Follow up and clinical outcomes
The following outcomes were assessed at baseline and at each fortnightly visit: quality of life, measured using the SF-36 [Ware and Sherbourne, 1992] and EQ5D visual analogue scale [Rabin and de Charro, 2001]; medication adherence, assessed with the Medication Adherence Scale [Morisky et al. 1986]; sleep quality, assessed using the Pittsburgh Sleep Quality Index (PSQI) [Carpenter and Andrykowski, 1998]; and cognitive function, assessed using the mini-mental state examination (MMSE) [Folstein et al. 1975].
Sample size and statistical methods
This study was conceived as a pilot trial. The primary outcome of interest was thus feasibility of the protocol and no formal power calculation was undertaken. A goal of 40 participants was set, to allow assessment of feasibility. Baseline and clinical outcome data are presented descriptively, with chi square tests for categorical data and t-tests to compare parametric data.
Ethical approval
All participants provided written informed consent. This study was approved by the Human Research Ethics Committee of Royal Perth Hospital. The general practitioner (GP) and treating specialist, if requested by the GP, of all patients randomized to withdrawal of the target medication were contacted and provided agreement for their patient to participate in the trial. This study is registered in the ANZCTR (ACTRN12610000865011).
Results
Recruitment and baseline data
There were 51 people who responded to media advertising between October 2007 and October 2008. Of these, 37 people were ineligible or did not consent to study participation. The need to travel to the university hospital campus for regular follow up was a frequent barrier to participation. Some participants were also unwilling to be randomized. There were 85 RCF residents who consented to screening at their facility between January and April 2010, leading to 30 enrolments. Among RCF residents, declining to participate was the most common reason for nonenrolment (n = 31), followed by absence of target medication (n = 13). The study flowchart is shown in Figure 1. Participants had a mean age of 80 ± 11 years and were taking 9 ± 2 medications. The mean number of visits was 4 ± 1.
Figure 1.
Study flowchart. Meds, medications; RCF, residential aged-care facility.
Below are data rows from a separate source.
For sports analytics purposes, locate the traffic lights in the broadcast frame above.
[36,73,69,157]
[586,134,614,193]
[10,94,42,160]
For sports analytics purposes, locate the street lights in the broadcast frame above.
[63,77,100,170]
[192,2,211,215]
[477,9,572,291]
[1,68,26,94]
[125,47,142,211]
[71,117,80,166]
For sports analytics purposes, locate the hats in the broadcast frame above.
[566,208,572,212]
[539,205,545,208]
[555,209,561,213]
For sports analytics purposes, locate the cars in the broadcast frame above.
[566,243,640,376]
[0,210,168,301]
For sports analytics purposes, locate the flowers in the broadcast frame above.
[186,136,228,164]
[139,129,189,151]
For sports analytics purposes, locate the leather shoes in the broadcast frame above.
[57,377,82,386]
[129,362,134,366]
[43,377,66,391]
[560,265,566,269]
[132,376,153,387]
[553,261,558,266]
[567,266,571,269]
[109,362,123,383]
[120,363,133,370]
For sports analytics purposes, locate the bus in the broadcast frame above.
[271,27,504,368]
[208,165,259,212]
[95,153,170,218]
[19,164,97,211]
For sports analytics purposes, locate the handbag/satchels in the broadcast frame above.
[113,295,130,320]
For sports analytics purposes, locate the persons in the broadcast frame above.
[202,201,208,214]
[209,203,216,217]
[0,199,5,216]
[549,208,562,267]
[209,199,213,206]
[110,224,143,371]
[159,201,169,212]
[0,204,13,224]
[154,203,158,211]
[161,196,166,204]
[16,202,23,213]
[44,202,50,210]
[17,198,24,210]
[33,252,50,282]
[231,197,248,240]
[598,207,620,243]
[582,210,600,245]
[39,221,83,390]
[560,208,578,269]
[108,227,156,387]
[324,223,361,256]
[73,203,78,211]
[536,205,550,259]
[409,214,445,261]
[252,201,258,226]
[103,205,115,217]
Feasibility of deprescribing
Of the 15 participants who commenced medication withdrawal, all ceased or reduced the dose of their target medication. In 11 participants, this proceeded satisfactorily. Two withdrew, one was referred for clinical review due to hypertension, and one participant declined further reductions in analgesic therapy. Table 2 shows descriptive details of the 15 participants randomised to medication withdrawal.
Table 2.
Outcomes for participants in withdrawal arm.
Class – medication; target symptom (if present) | Withdrawal achieved? | Comments | |
---|---|---|---|
Community dwelling participants | |||
1 | Diuretic – spironolactone; gynaecomastia | Yes | Remained normotensive; target symptom improved |
2 | Antihypertensive – amlodipine; light headedness | Yes | Remained normotensive; target symptom improved |
3 | Antihypertensive – metoprolol; tiredness | Yes | Remained normotensive; target symptom improved |
4 | Antihypertensive – lercanidipine; erectile dysfunction | Yes | Hypertensive – clinical review recommended; no change in target symptom |
5 | Antihypertensive – perindopril | Yes | Remained normotensive; withdrew (reason not stated) |
Residential care facility participants | |||
6 | Antihypertensive – metoprolol | Dose reduced | Withdrew (intercurrent illness – diagnosed malignancy) |
7 | Analgesic – celecoxib | Dose reduced | Arthritic pain manageable, declined further dose reductions |
8 | Analgesic – meloxicam | Yes | Felt improved |
9 | Antihypertensive – perindopril | Yes | Remained normotensive |
10 | Diuretic – frusemide | Dose reduced | |
11 | Antianginal - perhexiline | Yes | |
12 | Antihypertensive - tensig | Dose reduced | Remained normotensive |
13 | Diuretic – frusemide | Yes | |
14 | Diuretic – frusemide | Yes | |
15 | Diuretic – spironolactone | Yes |
Clinical outcomes
Data from 35 participants (n = 14 men) were analysed. Outcome assessment tools proved acceptable to participants. Table 3 shows data from the baseline and final followup assessments.
Table 3.
Participant data at baseline and follow up.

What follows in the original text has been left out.